Pas d’effet de la présence d’élevage
Les quelque 200 parcelles de l’observatoire ont notamment permis d’estimer l’impact du type de sol et des pratiques culturales sur les teneurs en phosphore des sols. Celles-ci ont été constatées significativement plus faibles dans les sols calcaires et dans le Sud-Ouest, qui regroupait la grande majorité des parcelles calcaires de l’observatoire. « Peut-être y a-t-il un pouvoir tampon ou une rétrogradation plus marqués dans ces sols », a évoqué Charlotte Glachant, de la chambre d’Agriculture de l’Île-de-France.
Les teneurs ont aussi été mesurées plus faibles lorsque la fréquence des légumineuses était élevée dans la rotation. Un constat que les experts du projet expliquent par le fait que ces espèces permettent d’augmenter l’autonomie azotée et donc de limiter les apports organiques. Or, c’est sur ces derniers que repose quasi totalement la fertilisation phosphatée en bio : les phosphates naturels, seuls éléments autorisés permettant de n’apporter que du phosphore, sont peu utilisés car jugés chers et peu efficaces. Ainsi, ces parcelles « sont à haut risque pour la fertilité du phosphore à long terme », tout comme les parcelles ne comptant aucun apport de phosphore.

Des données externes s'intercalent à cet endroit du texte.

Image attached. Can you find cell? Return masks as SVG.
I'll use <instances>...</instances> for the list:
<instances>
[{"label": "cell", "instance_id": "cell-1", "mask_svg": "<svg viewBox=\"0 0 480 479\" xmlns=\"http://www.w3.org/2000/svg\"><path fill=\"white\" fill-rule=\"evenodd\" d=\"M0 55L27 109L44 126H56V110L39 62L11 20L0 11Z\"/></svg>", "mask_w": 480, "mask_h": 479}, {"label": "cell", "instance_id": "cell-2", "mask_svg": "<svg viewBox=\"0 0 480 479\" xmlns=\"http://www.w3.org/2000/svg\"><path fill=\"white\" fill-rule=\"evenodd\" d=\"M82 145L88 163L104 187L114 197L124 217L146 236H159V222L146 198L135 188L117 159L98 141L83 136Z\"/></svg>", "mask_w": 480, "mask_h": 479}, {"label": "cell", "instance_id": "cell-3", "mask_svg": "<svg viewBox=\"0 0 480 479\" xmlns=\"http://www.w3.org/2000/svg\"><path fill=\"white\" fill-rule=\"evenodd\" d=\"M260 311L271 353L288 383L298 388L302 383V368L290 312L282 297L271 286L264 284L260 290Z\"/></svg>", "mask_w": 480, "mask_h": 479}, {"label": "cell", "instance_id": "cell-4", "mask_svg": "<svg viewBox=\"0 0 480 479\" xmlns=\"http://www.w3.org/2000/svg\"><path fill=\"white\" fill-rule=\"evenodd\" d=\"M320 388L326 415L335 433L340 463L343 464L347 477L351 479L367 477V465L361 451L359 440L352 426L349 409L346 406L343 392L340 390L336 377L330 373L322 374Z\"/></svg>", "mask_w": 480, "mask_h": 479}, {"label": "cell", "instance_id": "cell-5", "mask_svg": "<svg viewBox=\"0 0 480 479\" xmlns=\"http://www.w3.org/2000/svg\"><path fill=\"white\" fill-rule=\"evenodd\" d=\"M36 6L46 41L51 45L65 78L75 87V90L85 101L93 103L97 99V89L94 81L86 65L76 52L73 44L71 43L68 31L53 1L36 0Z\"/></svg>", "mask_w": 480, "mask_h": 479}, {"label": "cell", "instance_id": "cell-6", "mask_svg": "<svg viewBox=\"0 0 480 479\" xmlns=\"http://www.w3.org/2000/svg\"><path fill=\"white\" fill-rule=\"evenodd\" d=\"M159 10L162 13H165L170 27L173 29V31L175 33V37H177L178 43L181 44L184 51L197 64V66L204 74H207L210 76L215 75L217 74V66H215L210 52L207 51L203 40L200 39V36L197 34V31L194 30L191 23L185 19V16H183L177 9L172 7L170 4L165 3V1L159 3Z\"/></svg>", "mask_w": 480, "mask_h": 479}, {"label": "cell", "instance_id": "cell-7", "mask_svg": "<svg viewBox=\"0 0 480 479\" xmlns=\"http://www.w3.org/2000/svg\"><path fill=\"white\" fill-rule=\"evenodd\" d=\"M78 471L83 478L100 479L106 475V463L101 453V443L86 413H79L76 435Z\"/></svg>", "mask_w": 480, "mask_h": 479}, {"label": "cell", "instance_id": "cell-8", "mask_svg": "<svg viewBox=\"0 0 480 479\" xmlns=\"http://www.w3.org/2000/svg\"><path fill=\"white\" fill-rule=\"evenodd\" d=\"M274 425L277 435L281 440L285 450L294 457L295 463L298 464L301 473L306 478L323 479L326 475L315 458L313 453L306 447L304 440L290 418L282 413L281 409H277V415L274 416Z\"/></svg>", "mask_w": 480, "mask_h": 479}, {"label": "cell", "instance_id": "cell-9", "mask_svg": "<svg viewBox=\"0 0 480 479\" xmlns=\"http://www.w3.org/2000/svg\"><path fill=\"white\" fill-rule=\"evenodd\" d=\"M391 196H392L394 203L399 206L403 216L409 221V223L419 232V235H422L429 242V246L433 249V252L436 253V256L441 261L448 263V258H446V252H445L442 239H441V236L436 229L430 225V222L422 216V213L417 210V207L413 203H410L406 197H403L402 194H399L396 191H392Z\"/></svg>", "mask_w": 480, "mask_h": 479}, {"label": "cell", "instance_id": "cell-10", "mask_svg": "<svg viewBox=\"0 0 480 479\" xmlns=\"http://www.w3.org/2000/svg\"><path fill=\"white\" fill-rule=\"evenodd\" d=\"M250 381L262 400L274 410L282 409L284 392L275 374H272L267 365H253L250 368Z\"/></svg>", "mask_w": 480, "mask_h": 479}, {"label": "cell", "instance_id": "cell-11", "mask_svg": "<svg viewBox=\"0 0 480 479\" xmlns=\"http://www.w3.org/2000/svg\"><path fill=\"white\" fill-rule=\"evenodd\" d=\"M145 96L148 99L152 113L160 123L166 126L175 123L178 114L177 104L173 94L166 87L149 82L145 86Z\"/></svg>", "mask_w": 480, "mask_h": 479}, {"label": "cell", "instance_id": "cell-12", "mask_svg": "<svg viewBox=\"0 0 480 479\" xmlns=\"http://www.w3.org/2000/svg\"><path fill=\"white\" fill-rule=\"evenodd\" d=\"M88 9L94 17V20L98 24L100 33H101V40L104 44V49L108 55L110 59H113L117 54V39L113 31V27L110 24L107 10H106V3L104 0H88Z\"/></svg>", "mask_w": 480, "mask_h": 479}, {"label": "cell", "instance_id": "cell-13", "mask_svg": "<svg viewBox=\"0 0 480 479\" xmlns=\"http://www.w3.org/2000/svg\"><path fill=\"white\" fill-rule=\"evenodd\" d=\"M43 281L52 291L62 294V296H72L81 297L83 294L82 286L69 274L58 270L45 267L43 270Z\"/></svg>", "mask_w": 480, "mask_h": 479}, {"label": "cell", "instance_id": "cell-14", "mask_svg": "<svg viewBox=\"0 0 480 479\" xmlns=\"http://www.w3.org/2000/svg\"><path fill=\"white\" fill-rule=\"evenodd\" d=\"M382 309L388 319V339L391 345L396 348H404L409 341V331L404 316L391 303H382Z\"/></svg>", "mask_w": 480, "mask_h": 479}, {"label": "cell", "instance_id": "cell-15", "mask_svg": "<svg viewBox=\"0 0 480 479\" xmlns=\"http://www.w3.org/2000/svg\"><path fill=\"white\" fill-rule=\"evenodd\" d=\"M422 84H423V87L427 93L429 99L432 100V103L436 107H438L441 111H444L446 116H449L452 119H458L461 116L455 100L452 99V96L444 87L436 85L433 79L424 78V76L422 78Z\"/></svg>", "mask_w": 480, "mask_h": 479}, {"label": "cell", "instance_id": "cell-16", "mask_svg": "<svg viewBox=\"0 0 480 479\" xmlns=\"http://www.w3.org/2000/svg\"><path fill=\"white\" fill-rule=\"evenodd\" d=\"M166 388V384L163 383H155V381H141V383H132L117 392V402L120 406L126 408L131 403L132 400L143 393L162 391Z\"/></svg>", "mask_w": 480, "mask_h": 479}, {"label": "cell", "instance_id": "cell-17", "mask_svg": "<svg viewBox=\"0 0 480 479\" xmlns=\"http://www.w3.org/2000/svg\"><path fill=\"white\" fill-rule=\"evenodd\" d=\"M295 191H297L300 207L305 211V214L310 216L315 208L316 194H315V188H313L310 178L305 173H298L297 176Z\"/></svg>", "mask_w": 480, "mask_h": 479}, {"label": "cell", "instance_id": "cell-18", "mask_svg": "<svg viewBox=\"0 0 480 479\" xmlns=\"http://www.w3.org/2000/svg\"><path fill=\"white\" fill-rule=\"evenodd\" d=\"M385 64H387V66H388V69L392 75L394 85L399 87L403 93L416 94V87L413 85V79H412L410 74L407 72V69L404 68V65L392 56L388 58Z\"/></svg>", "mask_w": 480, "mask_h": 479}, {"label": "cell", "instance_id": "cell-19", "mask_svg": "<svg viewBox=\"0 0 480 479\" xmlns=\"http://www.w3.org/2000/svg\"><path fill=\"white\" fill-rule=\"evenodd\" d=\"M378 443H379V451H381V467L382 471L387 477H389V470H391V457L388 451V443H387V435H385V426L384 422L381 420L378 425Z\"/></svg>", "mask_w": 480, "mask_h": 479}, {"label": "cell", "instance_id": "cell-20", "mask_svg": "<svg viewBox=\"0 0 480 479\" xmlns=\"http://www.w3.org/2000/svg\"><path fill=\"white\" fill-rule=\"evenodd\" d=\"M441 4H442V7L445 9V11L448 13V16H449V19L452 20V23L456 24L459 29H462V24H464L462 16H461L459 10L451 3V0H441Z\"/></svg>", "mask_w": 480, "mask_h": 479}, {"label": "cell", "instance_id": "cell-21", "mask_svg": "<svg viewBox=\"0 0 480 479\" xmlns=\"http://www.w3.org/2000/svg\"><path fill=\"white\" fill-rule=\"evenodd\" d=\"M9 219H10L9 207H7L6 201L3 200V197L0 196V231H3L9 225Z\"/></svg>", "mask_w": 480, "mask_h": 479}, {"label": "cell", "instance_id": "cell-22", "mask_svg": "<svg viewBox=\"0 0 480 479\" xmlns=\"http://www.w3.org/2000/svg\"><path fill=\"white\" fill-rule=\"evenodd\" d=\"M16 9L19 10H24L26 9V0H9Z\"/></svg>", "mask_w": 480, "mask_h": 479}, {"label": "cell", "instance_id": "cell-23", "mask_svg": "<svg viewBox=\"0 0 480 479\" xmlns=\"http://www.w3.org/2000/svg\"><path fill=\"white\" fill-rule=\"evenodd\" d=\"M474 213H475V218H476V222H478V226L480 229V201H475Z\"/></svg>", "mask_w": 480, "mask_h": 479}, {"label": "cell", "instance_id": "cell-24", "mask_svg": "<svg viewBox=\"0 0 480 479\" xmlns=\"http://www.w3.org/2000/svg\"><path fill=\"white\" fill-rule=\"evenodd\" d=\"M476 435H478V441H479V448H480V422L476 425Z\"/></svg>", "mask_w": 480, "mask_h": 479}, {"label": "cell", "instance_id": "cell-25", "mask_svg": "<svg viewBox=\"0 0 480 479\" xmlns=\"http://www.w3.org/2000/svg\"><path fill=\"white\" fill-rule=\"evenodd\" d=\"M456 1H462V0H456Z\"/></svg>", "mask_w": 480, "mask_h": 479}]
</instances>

Enfin, les teneurs des parcelles de l’observatoire, mesurées en 2021-2022, étaient globalement plus faibles qu’en conventionnel (valeurs issues de la base de données des analyses de terres de 2010-2014). La petite dizaine d’années qui sépare ces deux observations pourrait toutefois masquer en partie une baisse tendancielle des teneurs dans les sols.
À l’inverse, l’ancienneté de la conversion, la présence d’élevage, les modes d’occupation du sol (grandes cultures ou prairies permanentes) et leur teneur en matière organique n’ont « a priori pas ou peu d’impact ».
Phosphobio va aboutir en 2025 à la publication de plusieurs livrables, dont un guide et une « calculette » pour conseillers et agriculteurs, afin de les aiguiller dans la gestion de la fertilisation phosphatée mais aussi potassique. Il donne également naissance à un nouveau projet, QualiSolsBio.
(1) Observatoire d’environ 200 parcelles réparties chez 157 agriculteurs dans le Grand Ouest, le Sud-Ouest, le Bassin parisien et le Rhône-Alpes. Campagne d’analyses de terre réalisée à l’hiver 2021-2022 et enquêtes sur les pratiques culturales réalisées aux hivers 2021-2022 et 2022-2023.